== Ausgewählter Auszug ==

6 In dem Verfahren der Rechtssache 7/87 (Kommission/Rat, s. o.) ersuchte der Gerichtshof die Kommission um Beantwortung zweier Fragen.

Die erste Frage an die Kommission lautete wie folgt:

"Warum wurde der erste Vorschlag zur Berichtigung der Berichtigungsköffizienten auf der Grundlage der Situation am 1. Januar 1981 dem Rat erst am 17. Juli 1984 übermittelt?"

Die Kommission erläuterte in ihrer Antwort, daß die Ergebnisse der von ihren Dienststellen 1980 und 1981 durchgeführten Untersuchungen im Januar 1982 vorgelegen hätten, was für die Übermittlung und Auswertung der Ergebnisse ein normaler Zeitraum sei. Die Vertreter des Personals hätten die für die Entwicklung des Faktors Mietkosten ermittelten Zahlen für unzutreffend gehalten, weil sie nicht mit der allgemeinen Preisentwicklung übereingestimmt hätten. Erst nach vielen Sitzungen sei mit den Personalvertretern Einvernehmen über die Zahlen erzielt worden, die die Kommission schließlich ihrem ersten Vorschlag zugrunde gelegt habe.

===
== Entnommene Einträge ==

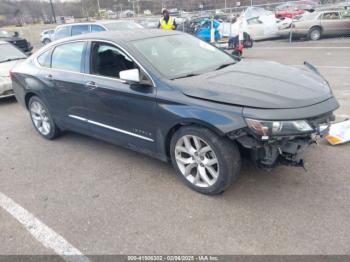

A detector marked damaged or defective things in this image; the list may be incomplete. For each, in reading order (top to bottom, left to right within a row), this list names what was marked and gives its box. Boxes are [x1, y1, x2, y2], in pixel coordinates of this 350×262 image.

damaged dark gray sedan [11, 30, 340, 194]
damaged headlight [245, 118, 314, 139]
crumpled front end [228, 111, 334, 169]
front bumper damage [230, 112, 334, 168]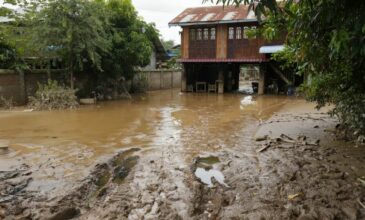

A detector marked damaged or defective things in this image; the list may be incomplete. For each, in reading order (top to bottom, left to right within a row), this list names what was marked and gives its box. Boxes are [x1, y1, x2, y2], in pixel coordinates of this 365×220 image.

===

Aufgabe -
Ändern Sie im Auszug zur Rechtssache 7/87 den Abschnitt, der mit „Die Kommission erläuterte“ beginnt und bis einschließlich „zugrunde gelegt habe.“ reicht: Ersetzen Sie darin „Mietkosten“ durch „Wohnkosten“ und geben Sie den Abschnitt vollständig wieder.

Richtige Antwort -
Die Kommission erläuterte in ihrer Antwort, daß die Ergebnisse der von ihren Dienststellen 1980 und 1981 durchgeführten Untersuchungen im Januar 1982 vorgelegen hätten, was für die Übermittlung und Auswertung der Ergebnisse ein normaler Zeitraum sei. Die Vertreter des Personals hätten die für die Entwicklung des Faktors Wohnkosten ermittelten Zahlen für unzutreffend gehalten, weil sie nicht mit der allgemeinen Preisentwicklung übereingestimmt hätten. Erst nach vielen Sitzungen sei mit den Personalvertretern Einvernehmen über die Zahlen erzielt worden, die die Kommission schließlich ihrem ersten Vorschlag zugrunde gelegt habe.